→ **Quoted text**:
-- Begin --

[musl] Re: [PATCH v8 00/38] arm64/gcs: Provide support for GCS in userspace

Tue Feb 20 15:59:58 PST 2024

On Tue, Feb 20, 2024, at 6:30 PM, Edgecombe, Rick P wrote:
> On Tue, 2024-02-20 at 13:57 -0500, Rich Felker wrote:
>> On Tue, Feb 20, 2024 at 06:41:05PM +0000, Edgecombe, Rick P wrote:
>> > Hmm, could the shadow stack underflow onto the real stack then? Not
>> > sure how bad that is. INCSSP (incrementing the SSP register on x86)
>> > loops are not rare so it seems like something that could happen.
>> 
>> Shadow stack underflow should fault on attempt to access
>> non-shadow-stack memory as shadow-stack, no?
>
> Maybe I'm misunderstanding. I thought the proposal included allowing
> shadow stack access to convert normal address ranges to shadow stack,
> and normal writes to convert shadow stack to normal.

Ideally for riscv only writes would cause conversion, an incssp underflow
which performs shadow stack reads would be able to fault early.

For arm, since a syscall is needed anyway to set up the token in a new
shadow stack region, it would make sense for conversion from non-shadow
to shadow usage to never be automatic.

>> > 
>> > Won't this prevent catching stack overflows when they happen? An
>> > overflow will just turn the shadow stack into normal stack and only
>> > get
>> > detected when the shadow stack unwinds?
>> 
>> I don't think that's as big a problem as it sounds like. It might
>> make
>> pinpointing the spot at which things went wrong take a little bit
>> more
>> work, but it should not admit any wrong-execution.
>
> Right, it's a point about debugging. I'm just trying to analyze the
> pros and cons and not calling it a showstopper.

It's certainly undesirable, so I'd like to have both mechanisms available
(shadow stacks in ordinary memory to support several problematic APIs,
and in dedicated mappings with guard pages otherwise).

>> > 
>> > Shadow stacks currently have automatic guard gaps to try to prevent
>> > one
>> > thread from overflowing onto another thread's shadow stack. This
>> > would
>> > somewhat opens that up, as the stack guard gaps are usually
>> > maintained
>> > by userspace for new threads. It would have to be thought through
>> > if
>> > these could still be enforced with checking at additional spots.
>> 
>> I would think the existing guard pages would already do that if a
>> thread's shadow stack is contiguous with its own data stack.
>
> The difference is that the kernel provides the guard gaps, where this
> would rely on userspace to do it. It is not a showstopper either.
>
> I think my biggest question on this is how does it change the
> capability for two threads to share a shadow stack. It might require
> some special rules around the syscall that writes restore tokens. So
> I'm not sure. It probably needs a POC.

I'm not quite understanding what the property you're looking for here is.

-- End --

→ **Data rows**:
-- Begin --

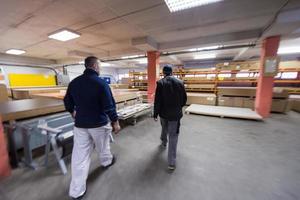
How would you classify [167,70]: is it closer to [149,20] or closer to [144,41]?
[149,20]

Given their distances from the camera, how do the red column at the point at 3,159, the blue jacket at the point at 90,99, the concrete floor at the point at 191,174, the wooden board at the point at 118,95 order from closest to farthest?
the blue jacket at the point at 90,99 < the concrete floor at the point at 191,174 < the red column at the point at 3,159 < the wooden board at the point at 118,95

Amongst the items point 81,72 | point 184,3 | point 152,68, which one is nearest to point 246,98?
point 152,68

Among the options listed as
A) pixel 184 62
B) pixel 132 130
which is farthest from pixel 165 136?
pixel 184 62

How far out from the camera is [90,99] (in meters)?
1.34

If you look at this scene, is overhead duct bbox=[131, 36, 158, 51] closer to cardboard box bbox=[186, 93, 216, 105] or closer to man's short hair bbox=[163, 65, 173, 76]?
man's short hair bbox=[163, 65, 173, 76]

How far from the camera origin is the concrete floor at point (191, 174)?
1.50 meters

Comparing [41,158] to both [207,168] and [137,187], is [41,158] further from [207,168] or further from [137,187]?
[207,168]

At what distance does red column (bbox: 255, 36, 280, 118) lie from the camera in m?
3.92

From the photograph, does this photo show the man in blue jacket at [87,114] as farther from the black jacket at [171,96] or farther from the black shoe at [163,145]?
the black shoe at [163,145]

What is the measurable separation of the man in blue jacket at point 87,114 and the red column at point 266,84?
4.97 m

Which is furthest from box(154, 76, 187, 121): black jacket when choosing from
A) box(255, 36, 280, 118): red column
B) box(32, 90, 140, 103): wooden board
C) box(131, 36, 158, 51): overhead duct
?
box(255, 36, 280, 118): red column

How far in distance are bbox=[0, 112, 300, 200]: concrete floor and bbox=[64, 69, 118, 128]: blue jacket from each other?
2.89ft

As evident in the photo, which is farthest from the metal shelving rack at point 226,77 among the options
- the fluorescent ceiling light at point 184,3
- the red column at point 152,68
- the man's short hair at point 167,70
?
the man's short hair at point 167,70

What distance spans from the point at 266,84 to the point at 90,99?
524 centimetres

-- End --

→ **Problem set**:
1. Answer these questions using the shadow stack thread.
(a) For riscv, which kind of access would ideally be the only one to cause conversion?
(b) For arm, what is needed anyway to set up the token in a new shadow stack region?
(c) Under the proposal, which party would provide the guard gaps instead of the kernel?
2. Repeat the passage of the shadow stack thread between "On Tue, Feb 20, 2024, at" and "as shadow-stack, no?", inclusive.
The rows are not needed for this work.

→ **Answers per task**:
1.
(a) Writes.
(b) A syscall.
(c) Userspace.

2.
On Tue, Feb 20, 2024, at 6:30 PM, Edgecombe, Rick P wrote:
> On Tue, 2024-02-20 at 13:57 -0500, Rich Felker wrote:
>> On Tue, Feb 20, 2024 at 06:41:05PM +0000, Edgecombe, Rick P wrote:
>> > Hmm, could the shadow stack underflow onto the real stack then? Not
>> > sure how bad that is. INCSSP (incrementing the SSP register on x86)
>> > loops are not rare so it seems like something that could happen.
>> 
>> Shadow stack underflow should fault on attempt to access
>> non-shadow-stack memory as shadow-stack, no?